Anyway, orange marmalade:

It’s really just a combination of orange peels, juice, and sugar (and usually pectin to thicken it for canning).  My New Year’s orange spread had all of the pith inside the peel, and all of the membrane around the orange slices, still in it too.  I just washed & sliced the oranges (discarding the ends), pulled out the center strings of pithy stuff, chopped the slices to get out the seeds, and put them in the food processor.   I added the juice of a couple more oranges, and some sugar to the pot, and started boiling it on the stove.  For a while, it seemed like a kind of bitter, barely cooked orange goo … and eventually I realized that I was going to have to add a lot more liquid, and a lot more cooking time, and some more sugar.  All the pithy parts of the orange needed to absorb a LOT of liquid in order to cook down, more than I wanted to juice oranges for, so I started adding water.  After that, all it needed was time—a couple of hours of simmering on the stove.  Check on it periodically, adding more water and sugar to taste as necessary, until all the parts of the orange are tender enough to eat on toast, and the sauce tastes as sweet as you want.  The result has a full, whole-orange flavor—some of the bitterness remains, but you get lots of other flavor elements as well.  At the time, I didn’t feel like taking a picture of the finished whole-orange sauce, but it comes out mostly opaque and pale orange, with darker bits of peel mixed in.

I’ve made a quick kumquat marmalade using a similar method.  Kumquats have a lot of seeds, so be sure to chop them in quarters and check each one for seeds before putting them in the food processor.  They don’t have very much pith or membrane at all though, so you can cook them fairly quickly into some tasty preserves.  Just add juice and sugar and boil them on the stove until you get the consistency you want.
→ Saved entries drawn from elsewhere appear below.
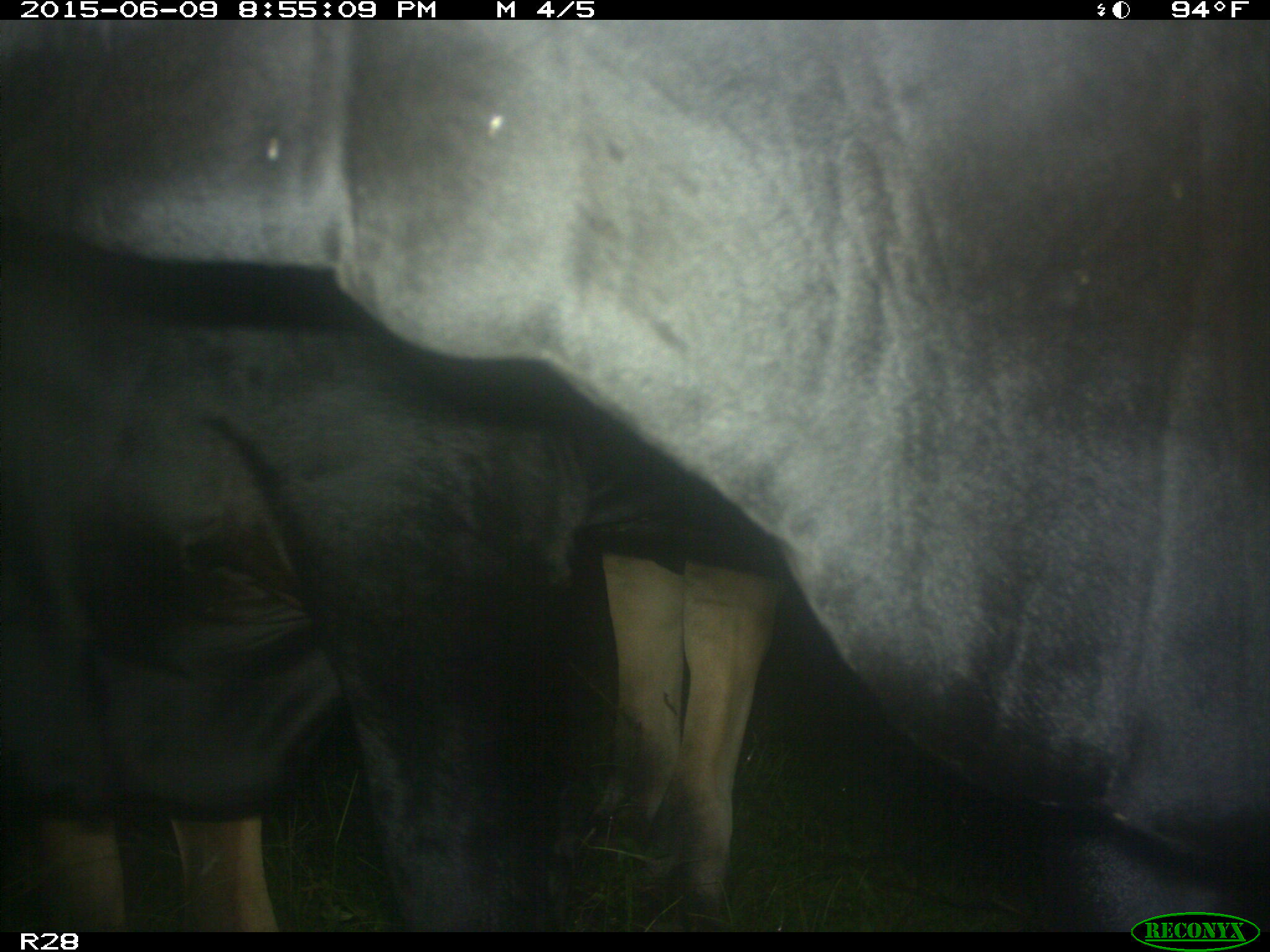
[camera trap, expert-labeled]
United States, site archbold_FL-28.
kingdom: Animalia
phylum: Chordata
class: Mammalia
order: Artiodactyla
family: Bovidae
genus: Bos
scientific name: Bos taurus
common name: domestic cow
Bos taurus (domestic cow).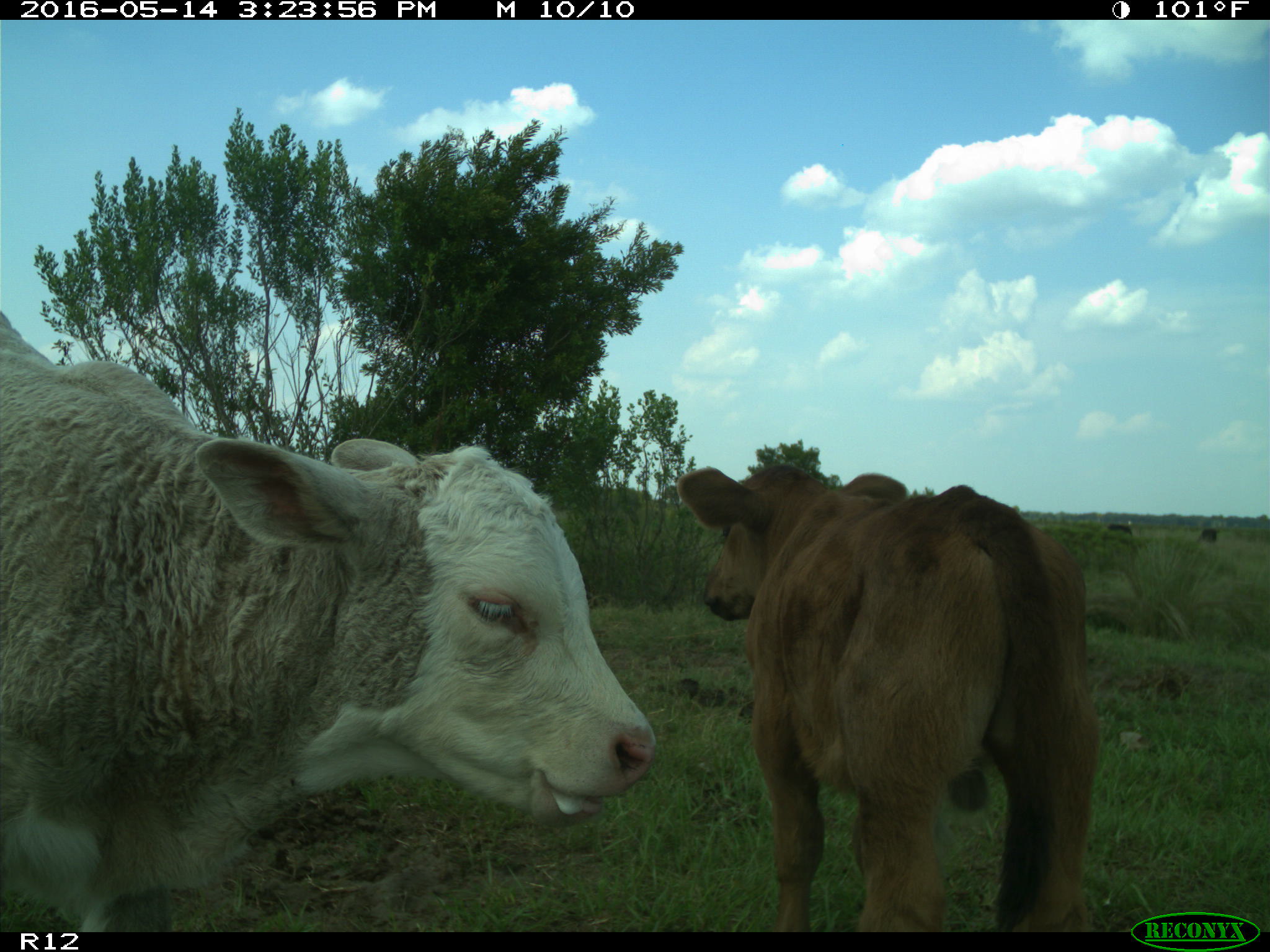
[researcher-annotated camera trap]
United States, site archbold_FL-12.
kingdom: Animalia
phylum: Chordata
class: Mammalia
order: Artiodactyla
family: Bovidae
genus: Bos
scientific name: Bos taurus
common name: domestic cow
Bos taurus (domestic cow).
On the other end of the cooked-orange-peel-and-juice spectrum from the whole orange spread is a quick thin sauce we made quite a lot a couple of years ago, because it’s awesome on crêpe.  It’s mostly orange juice, with just the thin outer peel grated into it.  Save a little fresh juice, and put the rest in a small saucepan with the peel.  Add sugar to taste as you go, and boil until it thickens somewhat.  Add the reserved juice back in when the sauce is done, it brings the brightness of fresh orange to blend with the more mellow cooked flavors.

 

thin marmalade finished

 

And of course, you could use other citrus.  You could blend them.  You could add honey, or a different juice, or another sweetener you like.  You could cook it thick or thin, add pectin, can it, freeze it … At first I was going to wait to post this until I had tried a few more variations, maybe one somewhere in between these in terms of how much pith is in it.  But the more I thought about it, the more ideas for different marmalade I thought of, and it seemed pretty silly not to just put this idea out there and let you all do whatever you want with it.  It might be a fun way to wait for spring.